First off, this is my first attempt at drill,
(BTW: congratulations on the release ;-)
so perhaps I misunderstood something
I want to query my parquet files on HDFS.
I setup the 1.0 release on a machine (node1)
that already had CDH5 and a working Zookeeper.
With the hdfs storage plugin config below I can query a parquet file
on the local machine just fine.
E.g.:
0: jdbc:drill:drillbit=localhost> select a,b,c FROM hdfs.`/hdfs/path/test.par`
limit 5;
## drill-override.conf
drill.exec: {
cluster-id: "mydrillcluster",
zk.connect: "node1:2181"
}
## storage plugin config
{
"type": "file",
"enabled": true,
"connection": "hdfs://127.0.0.1:8020/",
"workspaces": null,
"formats": {
"parquet": {
"type": "parquet"
}
}
}
Can I query a remote HDFS, by simply pointing the storage plugin config?

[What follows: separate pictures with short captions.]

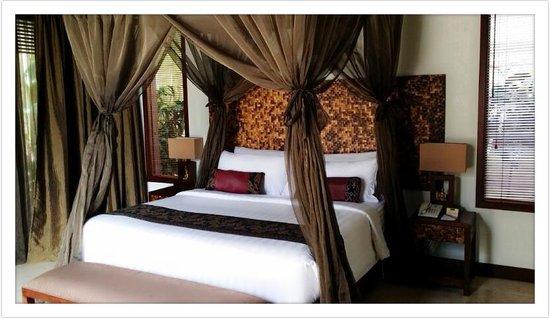 Mahagiri Villas Dreamland: Comfortable Bed
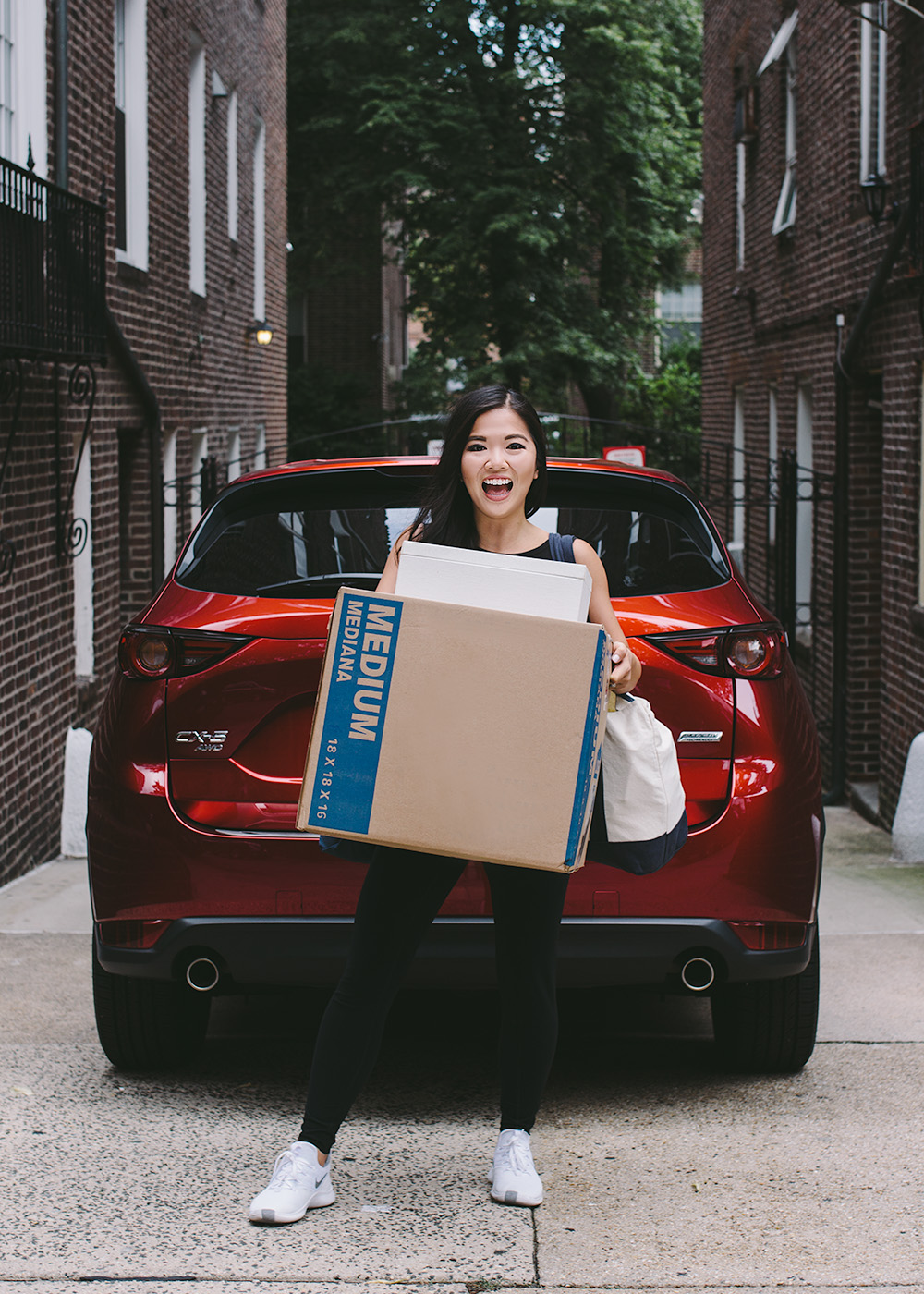 How to Save Money on Movers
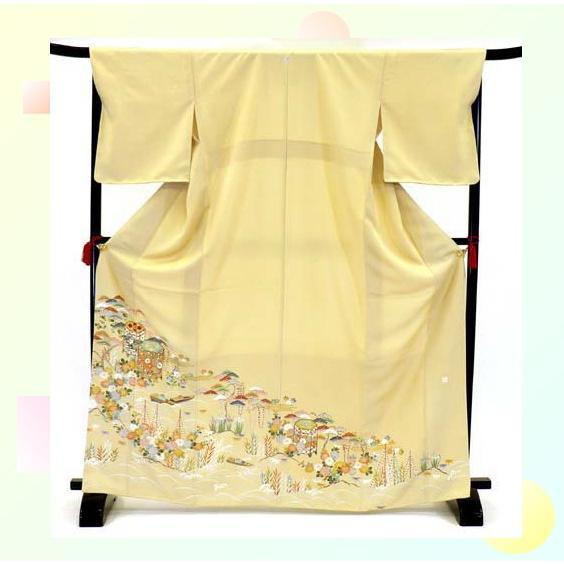色留袖 レンタル 814番 20点フルセットレンタル 往復送料無料 kimono-world 03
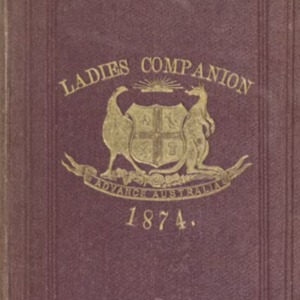 The family year-book and ladies' companion for 1874 : containing a variety of selected articles in prose and verse, instructive, amusing and useful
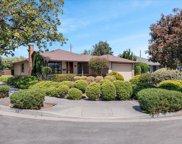 499 Molino Ave, Sunnyvale image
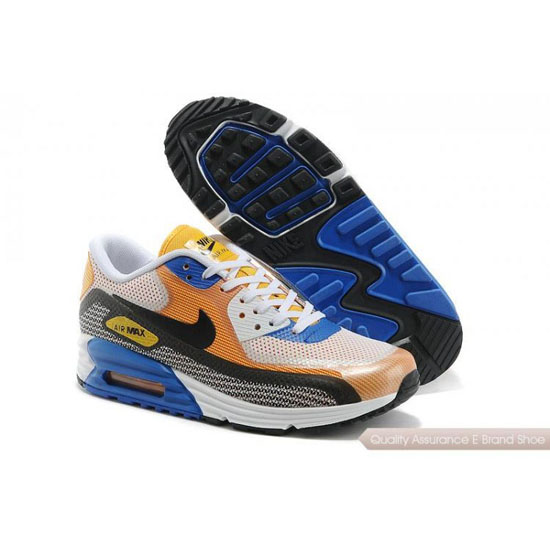 Nike Air Max 90 Lunar Mens Light Grey Orange Shoes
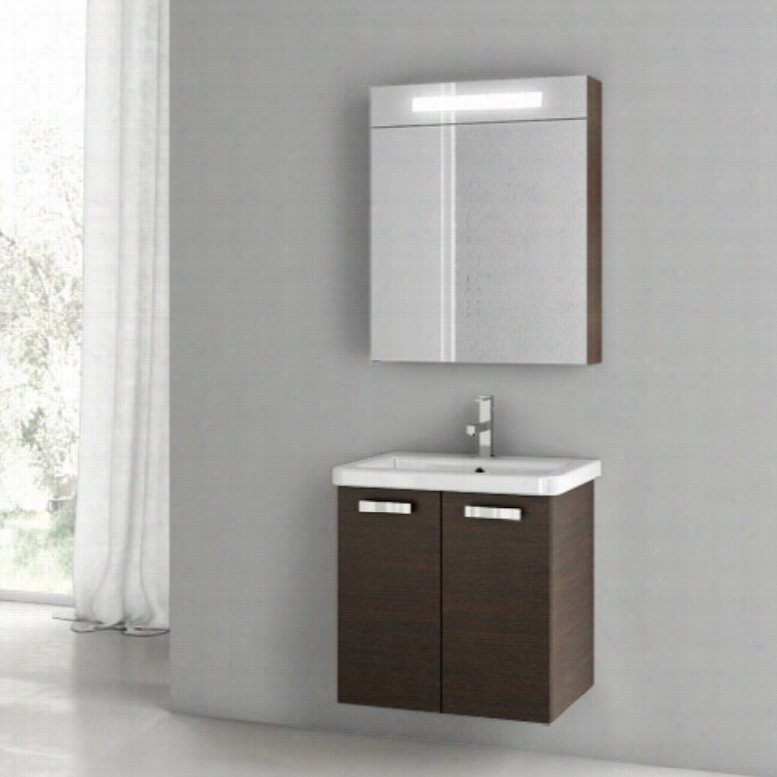 ACF by Nameeks ACF CP03-W City Play 22-in. Single Bathroom Vanity Set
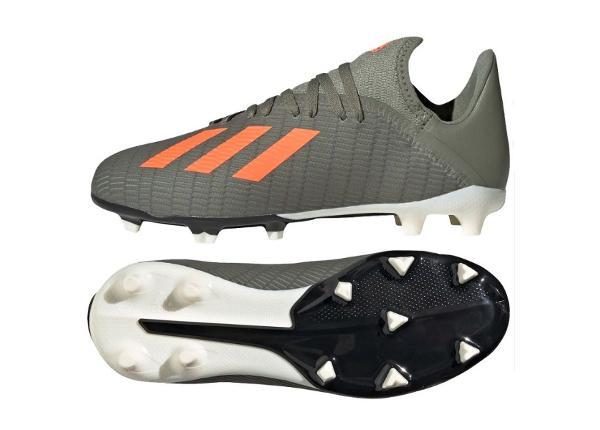 Lasten jalkapallokengät adidas X 19.3 FG JR EF8374
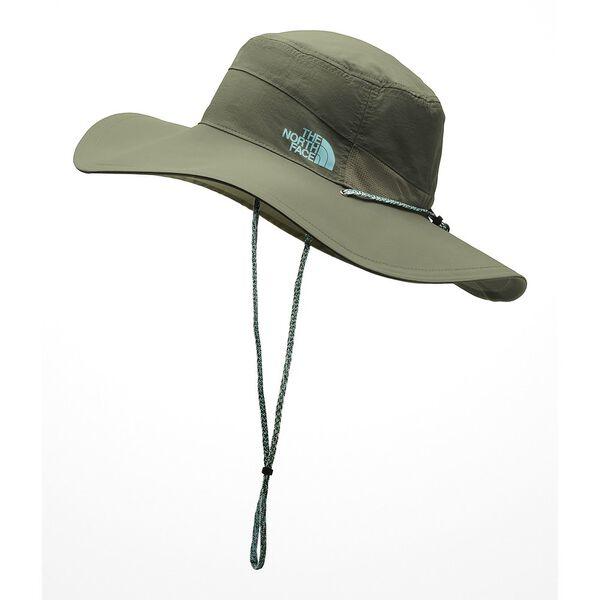 WOMEN'S HORIZON BRIMMER HAT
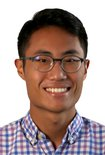 Matthew Choi — Click for higher resolution staff photos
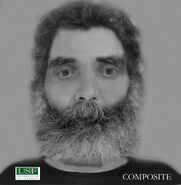 Hillsborough County John Doe (February 7, 2011)
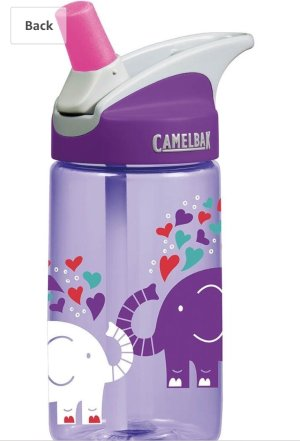 $10.25  不漏水CamelBak 儿童吸管水壶12oz,大象图案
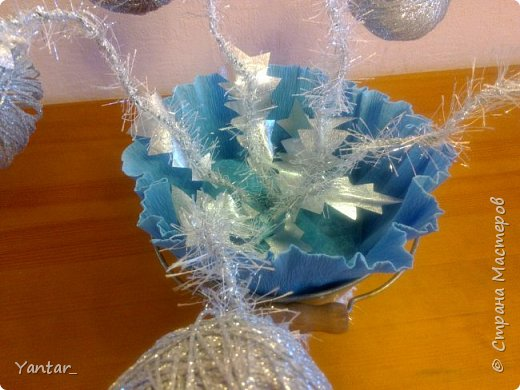 Ледяные одуванчики фото 2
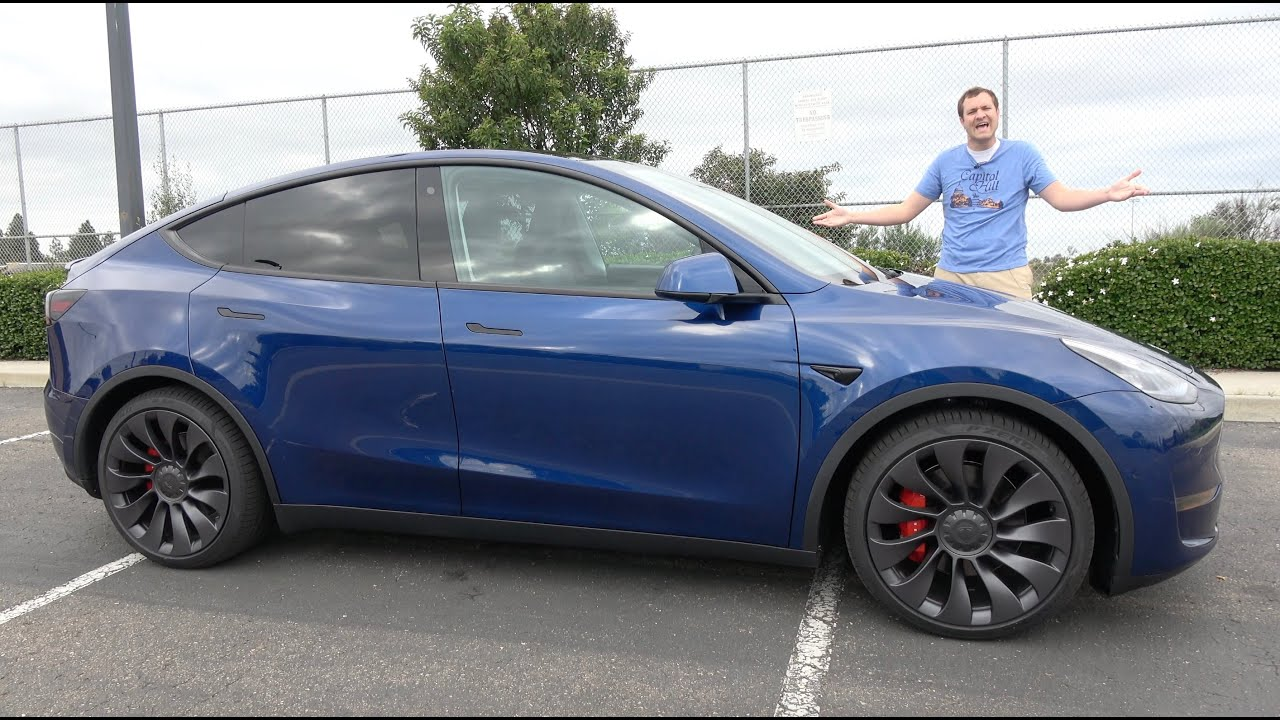 The Tesla Model Y Is the Tesla Everyone Is Waiting For HD quality image
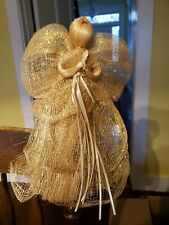 """Vintage Straw Grass and Ribbon Angel Christmas Tree Topper 13"""""""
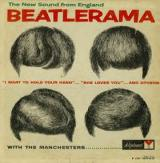The Manchesters Beatlerama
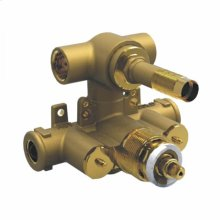 Rough Valve Only Two Outlet Dual Handle Therm Valve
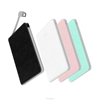 powerbank for iphone 10000mah with inbuilt cable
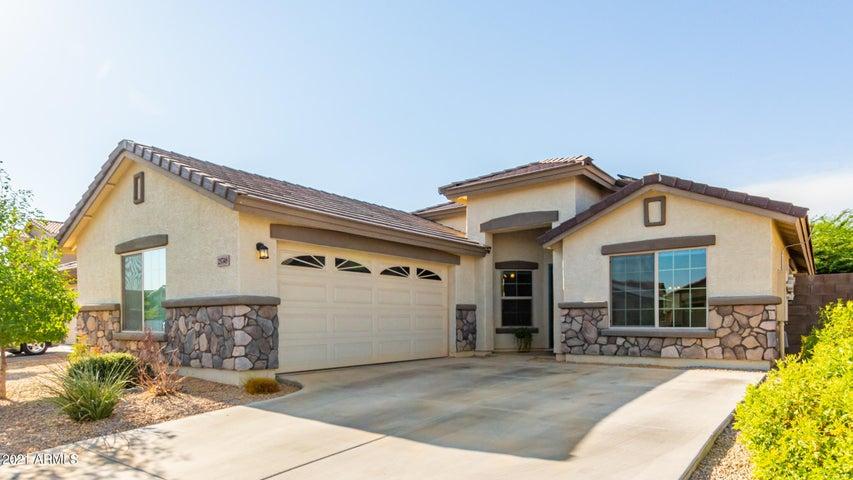 25748 W WATKINS Street, Buckeye, AZ 85326
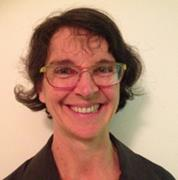 Fiona Robson, Dereels new Community Wellbeing Officer.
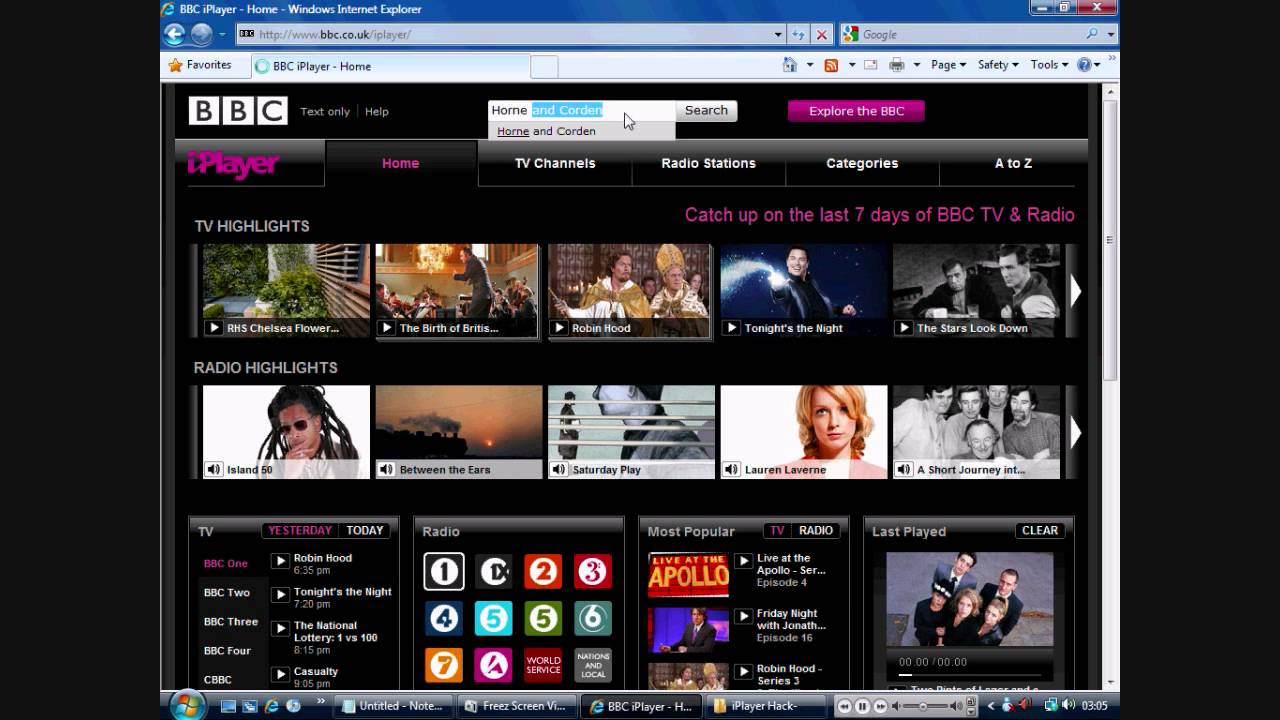 Download iPlayer Programs iPlayer Hack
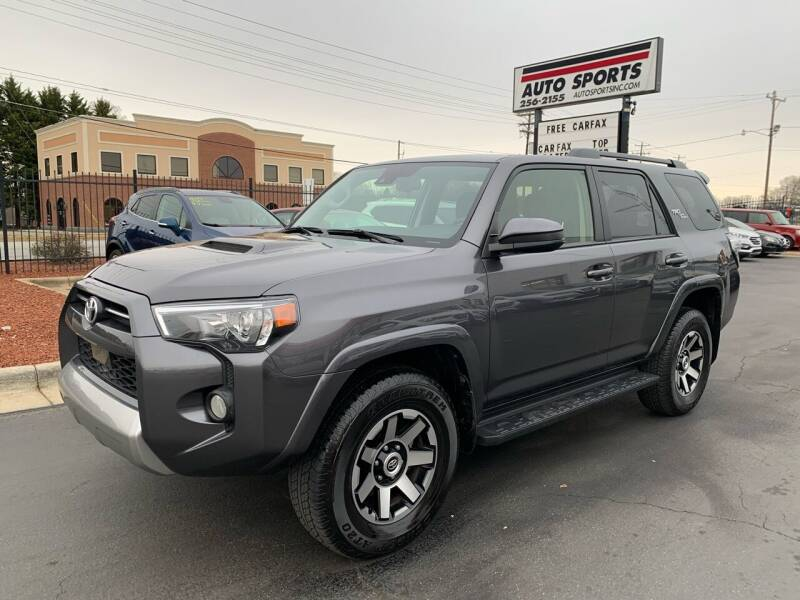 2020 Toyota 4Runner for sale at Auto Sports in Hickory NC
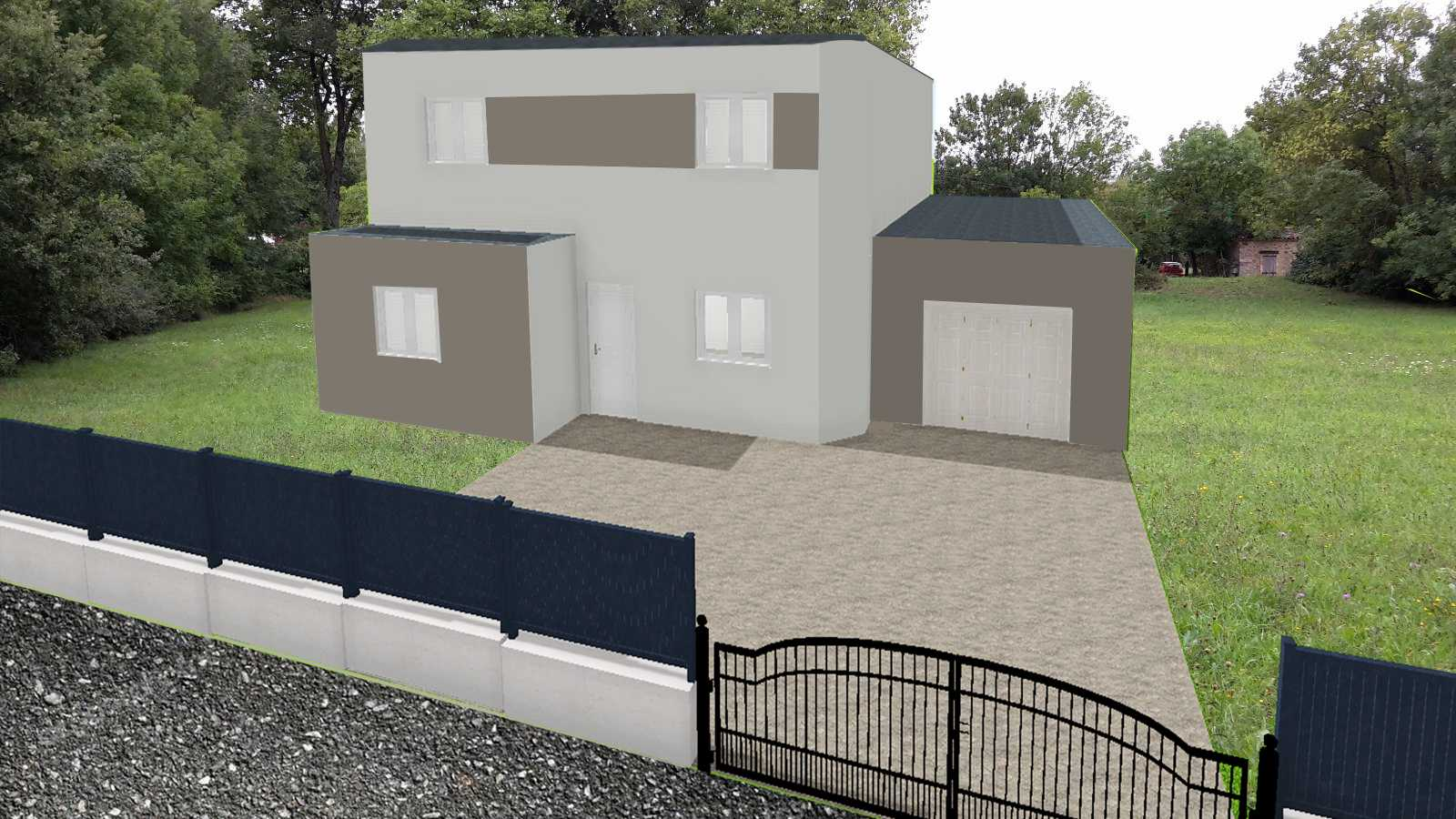 Construction maisons individuelles Bayeux-Maison gamme Exclusive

After changing the IP address in the connection parameter above, I get this
error.
0: jdbc:drill:drillbit=localhost> select a,b,c FROM hdfs.`/tmp/test.par` limit
5;
Error: PARSE ERROR: From line 1, column 38 to line 1, column 41: Table
'hdfs./tmp/test.par' not found
[Error Id: 4156f66c-3dac-4e87-b7f8-f0bdc19d57d7 on node1.company.com:31010]
(state=,code=0)
.....
Caused by: org.apache.drill.common.exceptions.UserRemoteException: PARSE ERROR:
From line 1, column 38 to line 1, column 41: Table 'hdfs./tmp/test.par' not
found
But the namenode:port/path is correct because this workds from node1:
[alan@node1 drill]$ hdfs dfs -fs hdfs://10.10.10.10:8020/ -ls /tmp/test.par
-rw-r--r-- 1 alan supergroup 4947359 2015-05-21 13:55 /tmp/test.par
Alan